38. Five submitters to the review were aware of situations where non-qualified interpreters were being used in court (Submissions 2, 7, 12, 15, and 25).
39. “Competent” is defined by the Ministry of Justice as: holding a Diploma in Sign Language Interpreting or equivalent overseas qualification, having at least two years of professional experience, and being a full member of the Sign Language Interpreters Association of New Zealand.
40. Four submitters said that the reference to “equivalent overseas qualification” needs to be revisited, because NZSL is specific to New Zealand (Submissions 2, 7, 15, 32).

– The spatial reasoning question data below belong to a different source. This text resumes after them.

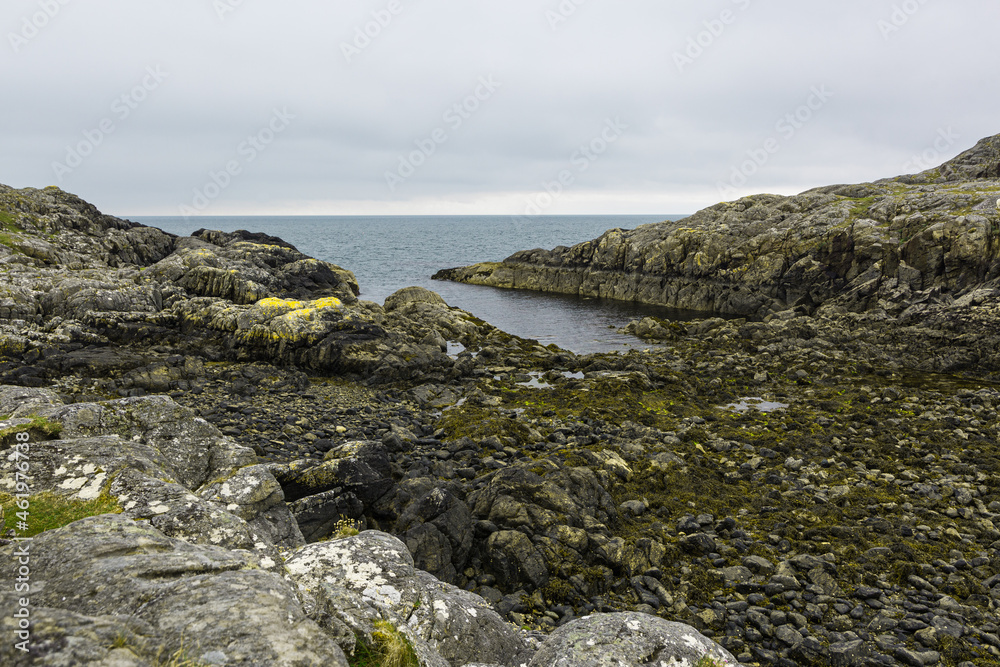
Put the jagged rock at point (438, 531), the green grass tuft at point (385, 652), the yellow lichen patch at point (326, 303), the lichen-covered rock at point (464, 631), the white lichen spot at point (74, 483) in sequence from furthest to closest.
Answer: the yellow lichen patch at point (326, 303)
the jagged rock at point (438, 531)
the white lichen spot at point (74, 483)
the lichen-covered rock at point (464, 631)
the green grass tuft at point (385, 652)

41. There is also an issue regarding timing and Deaf people’s lack of knowledge of processes required. The Ministry of Justice is not always given sufficient notice by the Deaf person to arrange an interpreter. It requests a “reasonable” notice period to arrange a NZSL interpreter, although interpreters are often arranged at short notice. Some submitters expected NZSL interpreters to be immediately available or were unaware of how to request an interpreter (Submissions 8, 27, 37). Such expectations can result in Deaf people turning up to court with no NZSL interpreter available.
42. With low numbers of NZSL interpreters, there are only a small number of interpreters with the specified minimum levels of competency. This can be an issue when translating technical language eg in medical and legal settings. Several submitters felt that NZSL interpreters who work in courts should have specialised training and mentoring, as they need to have a good understanding of legal language and court processes (Submissions 2, 7, 8). Victoria University of Wellington is currently running a pilot post-graduate course through the Deaf Studies Unit to provide specialised medical and legal knowledge in NZSL and equip interpreters for work in these specialised areas.

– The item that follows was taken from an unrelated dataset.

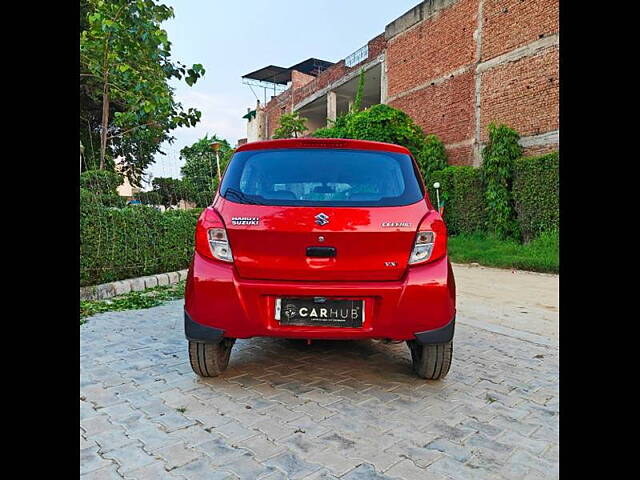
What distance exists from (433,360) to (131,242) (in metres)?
5.35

43. The Ministry of Justice is currently reviewing its interpreter policies and its associated publication. Its new instructions to courts are due to be released on 1 October 2011. These include clear instructions on how to apply to have a NZSL interpreter present at a court hearing.

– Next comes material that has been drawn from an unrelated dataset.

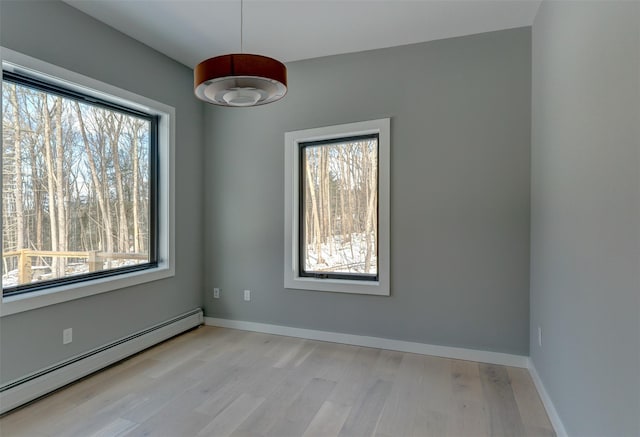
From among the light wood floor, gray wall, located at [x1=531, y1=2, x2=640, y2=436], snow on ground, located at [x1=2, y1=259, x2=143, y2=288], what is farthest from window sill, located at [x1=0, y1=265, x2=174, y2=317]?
gray wall, located at [x1=531, y1=2, x2=640, y2=436]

44. The Ministry of Justice is also developing a complaints mechanism, which will allow the Ministry to identify the courts, localities and situations where its instructions are not being met, and to take appropriate action.
45. Technological advances, such as video remote interpreting, have the potential to alleviate time delays and address the supply and competency of interpreters in courts. The Ministry of Justice has recently initiated audio-visual links in courts in relation to defendants in prison custody. Such technology could be adapted for the use of NZSL interpreters.
Use of NZSL in other stages of the criminal justice process
46. The right to have a NZSL interpreter at other stages of the criminal justice process, including police interviews, pre-court meetings and in Corrections settings, is provided for by the New Zealand Bill of Rights Act 1990.
47. Some submitters said that a NZSL interpreter had been provided free-of-charge in these other stages of the criminal justice process (Submissions 2, 7, 9). A number of other submitters said that this had only happened sometimes (Submissions 15, 21).
48. Several Deaf students reported positive experiences with Police (Submission 16).
49. The submissions indicate that there are still gaps in the justice system where Deaf people do not have access to services using NZSL (Submissions 21, 22). For example, it was commented on that Police did not provide an interpreter when a Deaf person reports a crime (Submissions 2, 21, 39).
50. A number of submitters noted a general lack of NZSL access, and Deaf cultural awareness, in the prison system (Submissions 5, 12, 15, 19, 21). Another submitter reported that one prison is demonstrating excellent practice (Submission 21).